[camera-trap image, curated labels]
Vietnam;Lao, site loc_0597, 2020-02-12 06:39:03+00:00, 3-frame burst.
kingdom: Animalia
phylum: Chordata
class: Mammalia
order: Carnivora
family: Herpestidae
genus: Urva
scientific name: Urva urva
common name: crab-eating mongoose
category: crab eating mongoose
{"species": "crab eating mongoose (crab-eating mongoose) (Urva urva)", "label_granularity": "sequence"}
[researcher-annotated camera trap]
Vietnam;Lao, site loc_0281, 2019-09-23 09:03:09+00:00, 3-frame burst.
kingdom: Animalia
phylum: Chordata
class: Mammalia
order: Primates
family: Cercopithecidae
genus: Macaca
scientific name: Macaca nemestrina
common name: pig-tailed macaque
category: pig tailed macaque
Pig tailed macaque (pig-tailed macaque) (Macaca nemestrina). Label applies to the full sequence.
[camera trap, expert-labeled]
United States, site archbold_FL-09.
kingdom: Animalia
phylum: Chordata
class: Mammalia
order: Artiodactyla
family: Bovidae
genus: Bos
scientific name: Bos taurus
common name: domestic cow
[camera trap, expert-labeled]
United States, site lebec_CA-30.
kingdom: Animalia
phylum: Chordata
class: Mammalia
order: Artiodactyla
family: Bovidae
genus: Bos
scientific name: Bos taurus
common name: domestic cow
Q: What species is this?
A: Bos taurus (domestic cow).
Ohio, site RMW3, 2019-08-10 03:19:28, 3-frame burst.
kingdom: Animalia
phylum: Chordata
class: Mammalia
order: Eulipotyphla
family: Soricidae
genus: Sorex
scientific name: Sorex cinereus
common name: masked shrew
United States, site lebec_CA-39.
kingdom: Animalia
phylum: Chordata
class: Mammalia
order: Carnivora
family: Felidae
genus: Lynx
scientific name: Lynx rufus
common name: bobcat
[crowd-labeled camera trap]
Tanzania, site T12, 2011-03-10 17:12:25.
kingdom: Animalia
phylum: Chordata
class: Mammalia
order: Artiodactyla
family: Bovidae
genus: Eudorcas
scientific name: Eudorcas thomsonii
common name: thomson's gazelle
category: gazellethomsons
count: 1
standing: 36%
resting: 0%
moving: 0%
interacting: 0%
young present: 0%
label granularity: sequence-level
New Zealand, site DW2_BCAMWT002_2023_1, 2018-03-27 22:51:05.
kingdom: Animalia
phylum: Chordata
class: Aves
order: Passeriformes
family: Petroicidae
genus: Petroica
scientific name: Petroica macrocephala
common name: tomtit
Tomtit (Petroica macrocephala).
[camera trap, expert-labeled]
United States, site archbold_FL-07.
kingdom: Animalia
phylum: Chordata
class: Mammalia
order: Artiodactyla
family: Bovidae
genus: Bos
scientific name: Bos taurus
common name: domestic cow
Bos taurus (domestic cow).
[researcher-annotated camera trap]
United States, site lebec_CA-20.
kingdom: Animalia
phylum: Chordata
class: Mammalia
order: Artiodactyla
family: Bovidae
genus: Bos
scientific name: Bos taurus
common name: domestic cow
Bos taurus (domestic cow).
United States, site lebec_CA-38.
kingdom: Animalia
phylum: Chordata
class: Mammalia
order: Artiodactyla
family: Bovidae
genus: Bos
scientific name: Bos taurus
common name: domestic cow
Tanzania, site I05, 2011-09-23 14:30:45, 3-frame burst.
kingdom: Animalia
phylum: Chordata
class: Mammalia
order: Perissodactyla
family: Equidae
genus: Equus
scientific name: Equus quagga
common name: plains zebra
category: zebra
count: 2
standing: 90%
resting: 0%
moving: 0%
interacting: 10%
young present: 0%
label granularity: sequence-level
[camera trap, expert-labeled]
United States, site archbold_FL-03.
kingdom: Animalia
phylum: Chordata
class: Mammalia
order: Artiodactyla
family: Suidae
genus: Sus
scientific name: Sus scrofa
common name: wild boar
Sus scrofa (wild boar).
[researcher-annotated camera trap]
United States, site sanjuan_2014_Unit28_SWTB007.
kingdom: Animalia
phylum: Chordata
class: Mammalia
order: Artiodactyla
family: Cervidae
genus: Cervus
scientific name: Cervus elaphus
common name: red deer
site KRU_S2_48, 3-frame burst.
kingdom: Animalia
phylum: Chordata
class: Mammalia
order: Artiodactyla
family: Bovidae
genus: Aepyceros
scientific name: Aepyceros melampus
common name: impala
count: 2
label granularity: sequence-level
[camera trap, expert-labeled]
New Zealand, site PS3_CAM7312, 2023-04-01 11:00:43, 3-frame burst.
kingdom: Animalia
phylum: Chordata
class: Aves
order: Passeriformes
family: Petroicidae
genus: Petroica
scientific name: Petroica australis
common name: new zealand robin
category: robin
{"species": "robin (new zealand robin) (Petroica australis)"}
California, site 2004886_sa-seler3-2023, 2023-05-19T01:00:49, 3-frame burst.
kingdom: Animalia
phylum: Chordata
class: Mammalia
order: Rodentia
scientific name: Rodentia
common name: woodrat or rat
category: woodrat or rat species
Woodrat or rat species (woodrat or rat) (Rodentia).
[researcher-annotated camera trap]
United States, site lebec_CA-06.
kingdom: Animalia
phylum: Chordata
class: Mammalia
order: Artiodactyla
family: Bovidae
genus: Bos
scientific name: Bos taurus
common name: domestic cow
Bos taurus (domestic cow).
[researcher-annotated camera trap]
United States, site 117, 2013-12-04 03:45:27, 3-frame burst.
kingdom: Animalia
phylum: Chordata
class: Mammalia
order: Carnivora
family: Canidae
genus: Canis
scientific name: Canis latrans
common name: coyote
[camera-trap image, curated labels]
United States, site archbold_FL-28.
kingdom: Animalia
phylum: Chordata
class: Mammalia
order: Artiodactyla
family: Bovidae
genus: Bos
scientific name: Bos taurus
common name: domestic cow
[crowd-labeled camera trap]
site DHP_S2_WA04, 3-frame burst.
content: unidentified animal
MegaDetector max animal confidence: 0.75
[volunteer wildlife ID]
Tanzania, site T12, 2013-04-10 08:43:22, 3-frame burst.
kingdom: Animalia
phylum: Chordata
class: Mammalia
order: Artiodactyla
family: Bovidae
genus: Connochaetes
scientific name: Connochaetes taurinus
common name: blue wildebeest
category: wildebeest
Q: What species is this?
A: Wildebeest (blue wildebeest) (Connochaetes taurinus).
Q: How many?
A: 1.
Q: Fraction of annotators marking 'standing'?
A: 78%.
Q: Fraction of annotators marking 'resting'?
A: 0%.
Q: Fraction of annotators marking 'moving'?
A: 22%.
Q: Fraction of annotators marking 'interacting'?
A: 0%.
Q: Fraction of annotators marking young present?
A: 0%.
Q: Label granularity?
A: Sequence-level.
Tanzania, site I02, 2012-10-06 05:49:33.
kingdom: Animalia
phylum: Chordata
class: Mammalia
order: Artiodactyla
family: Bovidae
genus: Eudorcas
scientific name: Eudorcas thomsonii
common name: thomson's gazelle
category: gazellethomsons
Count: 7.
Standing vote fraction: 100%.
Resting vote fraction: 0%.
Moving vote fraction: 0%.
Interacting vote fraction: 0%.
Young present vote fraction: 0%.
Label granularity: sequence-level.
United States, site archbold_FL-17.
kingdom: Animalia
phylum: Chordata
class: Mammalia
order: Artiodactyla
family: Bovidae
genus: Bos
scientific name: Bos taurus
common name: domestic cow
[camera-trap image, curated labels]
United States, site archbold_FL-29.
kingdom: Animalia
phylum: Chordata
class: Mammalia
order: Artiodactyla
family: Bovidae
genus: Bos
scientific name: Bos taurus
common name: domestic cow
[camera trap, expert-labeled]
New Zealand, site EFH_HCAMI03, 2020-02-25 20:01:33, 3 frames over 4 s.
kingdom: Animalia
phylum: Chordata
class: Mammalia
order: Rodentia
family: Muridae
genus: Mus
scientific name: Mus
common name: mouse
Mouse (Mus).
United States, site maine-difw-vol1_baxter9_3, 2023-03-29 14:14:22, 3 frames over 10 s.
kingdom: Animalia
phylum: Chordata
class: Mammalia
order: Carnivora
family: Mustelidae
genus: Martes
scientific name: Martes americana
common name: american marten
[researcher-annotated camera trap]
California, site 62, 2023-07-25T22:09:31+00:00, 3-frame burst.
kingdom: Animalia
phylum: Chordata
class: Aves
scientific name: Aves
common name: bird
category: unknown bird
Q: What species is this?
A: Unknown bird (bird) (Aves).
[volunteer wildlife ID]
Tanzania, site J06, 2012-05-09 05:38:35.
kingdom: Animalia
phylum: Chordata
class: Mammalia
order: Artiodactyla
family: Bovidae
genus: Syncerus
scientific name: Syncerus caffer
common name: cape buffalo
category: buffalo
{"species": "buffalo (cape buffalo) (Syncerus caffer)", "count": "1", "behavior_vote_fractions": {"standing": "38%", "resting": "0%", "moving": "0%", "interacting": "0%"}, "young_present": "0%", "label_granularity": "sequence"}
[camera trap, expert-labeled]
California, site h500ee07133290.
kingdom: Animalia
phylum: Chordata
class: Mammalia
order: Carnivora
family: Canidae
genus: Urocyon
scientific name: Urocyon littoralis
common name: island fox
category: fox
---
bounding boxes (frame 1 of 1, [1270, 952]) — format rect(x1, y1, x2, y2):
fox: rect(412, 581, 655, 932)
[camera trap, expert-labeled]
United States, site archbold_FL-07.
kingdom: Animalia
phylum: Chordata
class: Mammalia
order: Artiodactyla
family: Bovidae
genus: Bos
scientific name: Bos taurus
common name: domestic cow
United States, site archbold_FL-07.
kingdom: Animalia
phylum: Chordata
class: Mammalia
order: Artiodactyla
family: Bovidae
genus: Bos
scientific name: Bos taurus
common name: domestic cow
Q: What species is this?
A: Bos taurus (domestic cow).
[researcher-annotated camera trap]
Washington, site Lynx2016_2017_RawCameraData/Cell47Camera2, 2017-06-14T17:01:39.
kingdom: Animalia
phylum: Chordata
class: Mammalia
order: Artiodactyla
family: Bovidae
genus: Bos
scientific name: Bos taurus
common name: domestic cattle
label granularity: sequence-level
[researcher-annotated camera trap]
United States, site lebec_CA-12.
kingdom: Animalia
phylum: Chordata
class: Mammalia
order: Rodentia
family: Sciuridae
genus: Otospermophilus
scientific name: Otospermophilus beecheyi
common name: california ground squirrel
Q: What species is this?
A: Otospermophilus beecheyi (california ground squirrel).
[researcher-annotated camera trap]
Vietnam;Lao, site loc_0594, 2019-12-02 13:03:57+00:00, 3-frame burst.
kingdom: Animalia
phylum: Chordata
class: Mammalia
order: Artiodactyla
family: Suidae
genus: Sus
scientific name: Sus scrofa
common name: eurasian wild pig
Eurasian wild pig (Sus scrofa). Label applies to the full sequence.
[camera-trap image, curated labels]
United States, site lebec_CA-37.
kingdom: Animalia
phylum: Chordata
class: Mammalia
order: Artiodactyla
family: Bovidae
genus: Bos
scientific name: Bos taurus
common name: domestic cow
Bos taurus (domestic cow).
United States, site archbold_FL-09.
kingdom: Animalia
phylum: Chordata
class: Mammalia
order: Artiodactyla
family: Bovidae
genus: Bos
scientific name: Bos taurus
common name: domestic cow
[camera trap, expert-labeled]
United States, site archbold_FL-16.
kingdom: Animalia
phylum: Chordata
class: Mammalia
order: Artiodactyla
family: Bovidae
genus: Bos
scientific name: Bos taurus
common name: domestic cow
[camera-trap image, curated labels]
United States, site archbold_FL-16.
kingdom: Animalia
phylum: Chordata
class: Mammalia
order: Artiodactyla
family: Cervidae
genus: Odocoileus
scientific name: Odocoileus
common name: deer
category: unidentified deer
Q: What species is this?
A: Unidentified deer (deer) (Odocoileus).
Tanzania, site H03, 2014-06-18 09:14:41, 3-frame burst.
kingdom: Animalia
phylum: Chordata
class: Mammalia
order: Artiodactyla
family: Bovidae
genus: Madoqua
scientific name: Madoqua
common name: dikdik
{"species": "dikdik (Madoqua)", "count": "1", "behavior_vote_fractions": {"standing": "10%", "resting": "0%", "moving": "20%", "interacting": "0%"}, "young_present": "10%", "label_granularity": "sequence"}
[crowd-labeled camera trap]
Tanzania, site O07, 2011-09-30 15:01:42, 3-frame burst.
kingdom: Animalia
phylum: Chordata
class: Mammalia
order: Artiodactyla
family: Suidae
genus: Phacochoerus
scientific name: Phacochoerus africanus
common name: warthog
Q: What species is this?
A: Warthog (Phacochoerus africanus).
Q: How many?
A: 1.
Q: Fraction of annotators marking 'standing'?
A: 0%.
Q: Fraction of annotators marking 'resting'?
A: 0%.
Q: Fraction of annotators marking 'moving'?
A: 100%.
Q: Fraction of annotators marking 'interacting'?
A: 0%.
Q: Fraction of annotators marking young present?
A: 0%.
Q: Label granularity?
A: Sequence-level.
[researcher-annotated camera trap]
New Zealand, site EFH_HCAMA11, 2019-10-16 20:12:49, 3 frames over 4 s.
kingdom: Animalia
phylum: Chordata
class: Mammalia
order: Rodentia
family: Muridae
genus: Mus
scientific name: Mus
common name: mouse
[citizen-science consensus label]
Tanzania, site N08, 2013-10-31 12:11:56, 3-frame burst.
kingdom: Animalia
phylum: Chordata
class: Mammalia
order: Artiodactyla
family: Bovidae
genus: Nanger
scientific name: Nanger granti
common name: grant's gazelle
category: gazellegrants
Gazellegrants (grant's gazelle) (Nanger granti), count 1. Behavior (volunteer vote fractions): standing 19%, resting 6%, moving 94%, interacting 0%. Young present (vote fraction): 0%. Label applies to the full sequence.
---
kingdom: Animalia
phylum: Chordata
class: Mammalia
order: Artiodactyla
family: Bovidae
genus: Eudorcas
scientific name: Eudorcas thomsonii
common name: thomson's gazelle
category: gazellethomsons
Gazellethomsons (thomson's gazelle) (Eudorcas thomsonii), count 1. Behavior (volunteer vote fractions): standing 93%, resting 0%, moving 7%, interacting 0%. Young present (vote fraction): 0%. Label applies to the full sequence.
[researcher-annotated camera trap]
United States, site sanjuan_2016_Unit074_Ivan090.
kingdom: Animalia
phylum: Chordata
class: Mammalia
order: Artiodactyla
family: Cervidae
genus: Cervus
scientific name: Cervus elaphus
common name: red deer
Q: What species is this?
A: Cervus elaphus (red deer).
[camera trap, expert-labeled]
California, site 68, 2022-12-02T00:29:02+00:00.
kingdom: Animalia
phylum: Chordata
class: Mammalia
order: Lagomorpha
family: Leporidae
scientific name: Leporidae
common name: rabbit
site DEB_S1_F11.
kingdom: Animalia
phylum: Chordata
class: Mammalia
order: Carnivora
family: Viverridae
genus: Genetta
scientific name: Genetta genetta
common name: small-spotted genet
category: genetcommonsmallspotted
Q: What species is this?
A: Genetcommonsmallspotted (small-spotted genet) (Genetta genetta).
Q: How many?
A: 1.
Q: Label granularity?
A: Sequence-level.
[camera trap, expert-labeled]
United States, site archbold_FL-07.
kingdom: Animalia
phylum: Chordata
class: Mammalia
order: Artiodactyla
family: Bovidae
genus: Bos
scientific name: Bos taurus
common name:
◆ ◆ ◆ ◆ ◆
(Assignment): Determine which lines above include the word "cape", and report those lines in full.

(Written answer):
common name: cape buffalo
{"species": "buffalo (cape buffalo) (Syncerus caffer)", "count": "1", "behavior_vote_fractions": {"standing": "38%", "resting": "0%", "moving": "0%", "interacting": "0%"}, "young_present": "0%", "label_granularity": "sequence"}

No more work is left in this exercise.